TRIBUNNEWS.COM - Partai Kebangkitan bangsa (PKB) memberikan respons soal kasus Gregorius Ronald Tannur yang divonis bebas usai terlibat kejahatan kriminal berat.
Ronald Tannur diketahui merupakan anak kader PKB, Edward Tannur, yang kini menjabat sebagai anggota dari DPR RI.
Ia divonis bebas setelah diduga menjadi aktor atas kematian kekasihnya, Dini Sera Afrianti.
Terkait hal itu, PKB pun menonaktifkan Edward Tannur, baik dari anggota kepartaian maupun dari keanggotannya di DPR RI.
"Saudara Edward Tannur sebagai orang tuanya (Ronald Tannur) sudah dinonaktifkan dari partai juga sekaligus dinonaktifkan dari DPR RI," kata Anggota Komisi III DPR RI Fraksi Partai Kebangkitan Bangsa (PKB), Heru Widodo, di kompleks parlemen, Senayan, Jakarta, Senin (29/7/2024).
Hal ini disampaikan Heru di hadapan ayah dan adik korban saat mengadu ke Komisi III DPR.
PKB, kata Heru, tidak pernah mentolerir siapapun anggota DPR fraksi partaimaupun keluarganya yang melakukan tindakan kejahatan.
"Kita tidak akan pernah mentolerir dan tidak akan pernah memberikan perlindungan," ujar Heru.
Penonaktifan ini, lanjut Heru, merupakan komitmen PKB untuk tidak memberikan perlindungan bagi keluarga pelaku.
Selain itu, PKB juga mendorong Mahkamah Agung (MA) dan Komisi Yudisial (KY) melakukan pemeriksaan terhadap majelis hakim Pengadilan Negeri (PN) Surabaya yang menjatuhkan vonis bebas kepada Ronald Tannur.
"Kita harus meminta kepada MA kepada KY untuk memeriksa hakim yang memberikan keputusan bebas kepada tersangka," ujar Heru.
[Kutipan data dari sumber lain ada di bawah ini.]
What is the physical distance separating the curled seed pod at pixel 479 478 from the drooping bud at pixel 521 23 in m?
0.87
Baca juga: Komjak Supervisi Kejari Surabaya Awasi Kasasi Kasus Pembunuhan Dini Sera oleh Ronald Tannur
Hal ini dilakukan karena ditemui beberapa kejanggalan dalam pertimbangan hakim yang memvonis bebas Ronald Tannur.
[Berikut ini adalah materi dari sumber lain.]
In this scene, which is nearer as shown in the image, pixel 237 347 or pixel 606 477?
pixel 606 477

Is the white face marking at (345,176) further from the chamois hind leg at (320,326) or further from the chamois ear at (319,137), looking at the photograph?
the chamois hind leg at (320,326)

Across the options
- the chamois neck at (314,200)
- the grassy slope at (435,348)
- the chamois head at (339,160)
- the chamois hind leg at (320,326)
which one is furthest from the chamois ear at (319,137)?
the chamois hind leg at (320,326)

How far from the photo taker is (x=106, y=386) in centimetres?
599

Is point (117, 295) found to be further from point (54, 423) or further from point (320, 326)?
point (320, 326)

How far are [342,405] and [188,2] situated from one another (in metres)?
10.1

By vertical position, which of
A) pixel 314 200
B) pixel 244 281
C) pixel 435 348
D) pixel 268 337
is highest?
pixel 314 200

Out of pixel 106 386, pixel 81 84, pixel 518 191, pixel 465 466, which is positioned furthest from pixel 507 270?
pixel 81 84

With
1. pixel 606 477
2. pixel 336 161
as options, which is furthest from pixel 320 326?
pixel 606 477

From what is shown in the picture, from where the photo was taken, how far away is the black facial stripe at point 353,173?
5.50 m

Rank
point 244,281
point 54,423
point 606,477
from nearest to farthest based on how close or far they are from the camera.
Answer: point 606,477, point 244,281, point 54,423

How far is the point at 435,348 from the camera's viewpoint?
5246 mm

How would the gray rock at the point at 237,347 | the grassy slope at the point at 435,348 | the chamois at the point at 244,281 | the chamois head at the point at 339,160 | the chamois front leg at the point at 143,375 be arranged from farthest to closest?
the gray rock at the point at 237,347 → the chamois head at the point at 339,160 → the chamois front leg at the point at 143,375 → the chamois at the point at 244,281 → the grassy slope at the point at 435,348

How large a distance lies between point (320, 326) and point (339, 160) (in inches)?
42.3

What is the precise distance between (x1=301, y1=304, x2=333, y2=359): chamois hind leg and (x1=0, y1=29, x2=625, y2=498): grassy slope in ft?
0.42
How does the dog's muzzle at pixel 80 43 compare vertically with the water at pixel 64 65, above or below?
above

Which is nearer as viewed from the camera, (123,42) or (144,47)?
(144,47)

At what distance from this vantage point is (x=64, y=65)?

Menurut Heru, hakim tidak menjadikan pasal tentang pembunuhan dan penganiayaan sebagai pertimbangan putusan.
"Ada lagi pasal yang orang dengan tidak sengaja atau namanya telah menghilangkan nyawa seseorang ini juga tidak digunakan," jelas Heru.
Padahal, dari hasil-hasil temuan menunjukkan dugaan adanya unsur penganiayaan terhadap Dini.
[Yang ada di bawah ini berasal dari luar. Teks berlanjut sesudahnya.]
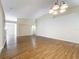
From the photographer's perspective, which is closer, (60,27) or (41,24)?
(60,27)

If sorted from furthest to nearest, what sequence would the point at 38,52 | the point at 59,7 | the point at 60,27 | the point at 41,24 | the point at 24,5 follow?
the point at 41,24 → the point at 60,27 → the point at 24,5 → the point at 59,7 → the point at 38,52

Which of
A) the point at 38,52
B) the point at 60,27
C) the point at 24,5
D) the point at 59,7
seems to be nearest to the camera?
the point at 38,52

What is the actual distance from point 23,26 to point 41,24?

Sebagaimana diketahui, majelis hakim PN Surabaya telah menjatuhkan vonis bebas untuk Ronald Tannur, pelaku penganiayaan.
Sebelum divonis bebas, jaksa menuntut agar Ronald dihukum 12 tahun penjara atas pembunuhan terhadap Dini.
Namun, hakim menganggap seluruh dakwaan jaksa gugur lantaran selama persidangan tidak ditemukan bukti yang meyakinkan.
"Sidang telah mempertimbangkan dengan seksama dan tidak menemukan bukti yang meyakinkan terdakwa bersalah seperti yang didakwa," demikian keterangan Majelis Hakim, Erintuah Damanik, Rabu (24/7/2024), di persidangan.
Dalam vonisnya, hakim menganggap Ronald Tannur masih melakukan upaya pertolongan terhadap korban di masa-masa kritis.
Adapun tindakan terdakwa yakni membawa korban ke rumah sakit untuk memperoleh perawatan.
Hakim juga menganggap tewasnya korban bukan akibat penganiayaan yang dilakukan Ronald Tannur.
Sebaliknya, korban diduga meninggal dunia akibat mengonsumsi minuman keras (miras) saat berkaraoke di Blackhole KTV Club, Surabaya.
Miras itu, kata Erintuah, mengakibatkan munculnya penyakit tertentu sehingga korban tewas.
"Kematian Dini bukan karena luka dalam pada hatinya. Tetapi, karena ada penyakit lain disebabkan minum-minuman beralkohol saat karaoke sehingga mengakibatkan meninggalnya Dini," ucap Erintuah.